タスク一覧:
**1)** 間欠強化についての原文で、信用スコアが信用度として数値化する対象に挙げられているものをすべて列挙してください。
**2)** 間欠強化についての原文から、「普通なら、仕事をすればお給料がもらえます。」を含む語句で始まり「実験でこれを証明しています。」で終わる部分を、一字一句変えずに抜き出してください。
**3)** 間欠強化についての原文の続きを、最後の文の後から書き進めてください。

原文:
■ ■ ■ ■ ■ ■ ■

心を操る心理テクニックの中には、「間欠強化」を利用するものがあります。
「間欠強化」というのは、「何かをしたとき、報酬がもらえるときともらえないときがある」という状況です。
普通なら、仕事をすればお給料がもらえます。
これは「連続強化」と言って「何かをすれば必ず報酬がもらえる」状況です。
普通に考えれば、「連続強化」の方が、人を動かせるような気がしますよね。
必ず報酬がもらえからこそ、安心して働けるので。
反対に、仕事をしたのに給料がもらえないときがあるという状況では、安心して働くことができません。
しかし、人間の心理と言うのは面白いもので、報酬がもらえるかもらえないか分からない状況の方がハマりやすいのです!
必ず報酬をもらえるというのは、確かに安心できるけどワンパターンで面白くありません。
一方、報酬のパターンが不規則だと、もらえない状態に対して「しょうがない」と思う反面、もらったときの喜びがウンと増します。
なので、次は「もらえるかな?」という期待が生まれ、飽きずに続けられるのです。
アメリカの心理学者のバラス・フレデリック・スキナーは、マウスの実験でこれを証明しています。
その実験ではAとBの箱を用意し、それぞれにマウスを入れます。
そしてAの箱ではレバーを押せば必ずエサが出てくる装置を設置し、Bにはランダムにしかエサが出ない装置を設置します。
Aの箱のマウスはレバーを押せばエサが出てくることを学習しているので、エサが出てこなくなるとすぐレバーに興味を示さなくなりました。
一方、Bの箱のマウスはエサが出ないこともあると知っているので、Aのマウスよりも長時間レバーを押し続けたのです。
このことから、毎回報酬がもらえる場合よりも、もらえるときともらえないときがある場合の方が、ハマリやすいと分かったのです。
さらに、報酬の量も一定だと飽きられます。
報酬の量も、たくさんもらえるときがあったり、全くもらえないときがあったりする方が、ゲーム感覚で楽しめます。
ギャンブルにのめり込んでしまうのは、こういった要素があるからなんですね!
恋愛もまた、相手がいつも同じ様なことばかり言っていたらつまらないですよね。
そっけない態度のときもあれば、いつも以上に心が通じ合うときがある。
そうした関係の方がきっと長続きするでしょう。
さて、中国の巨大テック企業アリババが行なっている信用スコア「芝麻信用」では、具体的に何を基準としてスコアが上がるのか明確になっていません。
信用スコアとは、年収や学歴、交友関係、借金返済などを信用度として数値化するシステムで、スコアが高いほどグレードの高いサービスが受けられます。
逆に低いと、受けられるサービスが減り不便な思いをするといった仕組みです。
スコアを伸ばすためには、良い行いをしなければならないのですが、具体的にどんな行動がスコアアップに結び付くのかは分かっていません。(目安のような例はありますが)
逆に、どんな行いが減点の対象かも分かりません。

■ ■ ■ ■ ■ ■ ■

提供アイテム:
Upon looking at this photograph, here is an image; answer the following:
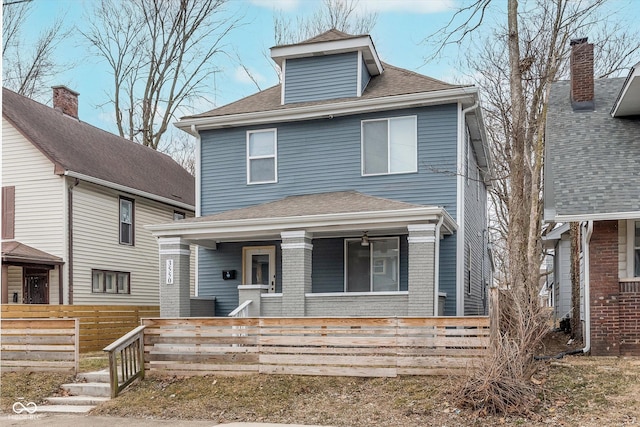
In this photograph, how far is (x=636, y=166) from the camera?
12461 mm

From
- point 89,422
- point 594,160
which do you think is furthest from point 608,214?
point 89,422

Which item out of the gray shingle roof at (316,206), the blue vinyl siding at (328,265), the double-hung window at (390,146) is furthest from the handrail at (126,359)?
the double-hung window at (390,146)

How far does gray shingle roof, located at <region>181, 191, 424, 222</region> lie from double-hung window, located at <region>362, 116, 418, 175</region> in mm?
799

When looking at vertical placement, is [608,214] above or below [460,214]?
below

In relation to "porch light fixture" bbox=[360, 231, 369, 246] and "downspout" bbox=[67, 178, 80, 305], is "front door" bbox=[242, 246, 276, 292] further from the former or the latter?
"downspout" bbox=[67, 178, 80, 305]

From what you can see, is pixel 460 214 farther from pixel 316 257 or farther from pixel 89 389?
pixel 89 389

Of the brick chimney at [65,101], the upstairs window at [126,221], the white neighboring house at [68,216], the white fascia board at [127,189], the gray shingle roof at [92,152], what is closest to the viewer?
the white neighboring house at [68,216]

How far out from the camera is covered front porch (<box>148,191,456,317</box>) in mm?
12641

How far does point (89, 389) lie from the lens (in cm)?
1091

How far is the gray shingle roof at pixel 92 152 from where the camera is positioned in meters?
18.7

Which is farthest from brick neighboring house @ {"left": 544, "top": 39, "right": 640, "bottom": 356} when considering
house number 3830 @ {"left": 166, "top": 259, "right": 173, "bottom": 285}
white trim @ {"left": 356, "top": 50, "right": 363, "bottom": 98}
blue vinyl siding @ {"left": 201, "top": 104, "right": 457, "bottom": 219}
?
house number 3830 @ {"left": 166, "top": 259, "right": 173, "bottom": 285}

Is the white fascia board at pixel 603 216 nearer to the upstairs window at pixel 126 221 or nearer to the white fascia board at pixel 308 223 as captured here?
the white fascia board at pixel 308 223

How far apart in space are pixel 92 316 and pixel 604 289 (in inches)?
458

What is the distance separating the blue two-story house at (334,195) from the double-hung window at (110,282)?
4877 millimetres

■ ■ ■ ■ ■ ■ ■

各タスクの出力:
**1)** 年収、学歴、交友関係、借金返済

**2)**
普通なら、仕事をすればお給料がもらえます。
これは「連続強化」と言って「何かをすれば必ず報酬がもらえる」状況です。
普通に考えれば、「連続強化」の方が、人を動かせるような気がしますよね。
必ず報酬がもらえからこそ、安心して働けるので。
反対に、仕事をしたのに給料がもらえないときがあるという状況では、安心して働くことができません。
しかし、人間の心理と言うのは面白いもので、報酬がもらえるかもらえないか分からない状況の方がハマりやすいのです!
必ず報酬をもらえるというのは、確かに安心できるけどワンパターンで面白くありません。
一方、報酬のパターンが不規則だと、もらえない状態に対して「しょうがない」と思う反面、もらったときの喜びがウンと増します。
なので、次は「もらえるかな?」という期待が生まれ、飽きずに続けられるのです。
アメリカの心理学者のバラス・フレデリック・スキナーは、マウスの実験でこれを証明しています。

**3)**
なぜ、基準が可視化されていないかと言うと、可視化されるとみんなが同じ行動ばかりとってしまうからでしょう。
例えば「募金よりボランティア活動の方がスコアが伸びる」としたら、みんな募金額が減ってボランティアに殺到するかもしれません。
減点に関しても「信号無視よりスピード違反が減点される」と分かれば、スピード違反には気を付けるけど「信号無視ならいいや」と思ってしまうかもしれません。
ただ、僕は加点や減点の基準を明らかにしてないのはそういった一般論的な考えだけじゃないと思っています。
陰謀論になりますが、そこには「間欠強化」を作り出すことで人をコントロールしていこうという狙いがあるのではないかと邪推してます。
スコアの基準が分からないという状態は、報酬がもらえるかもらえないか分からない状態に非常に似ていて、「間欠強化」の状態だと言えます。
もし、「よく分からないのに最近点数が減ってる」となると、人はその原因を求めます。
なので「もしかしてこういった行為がダメだったのかな?」「いつもと違うことをしてみたらどうかな?」と勘ぐって、芝麻信用の思惑を探ってしまいます。
そしていつも以上に「イイコト」をしよう、となるのです。
つまり、これは忖度ですね!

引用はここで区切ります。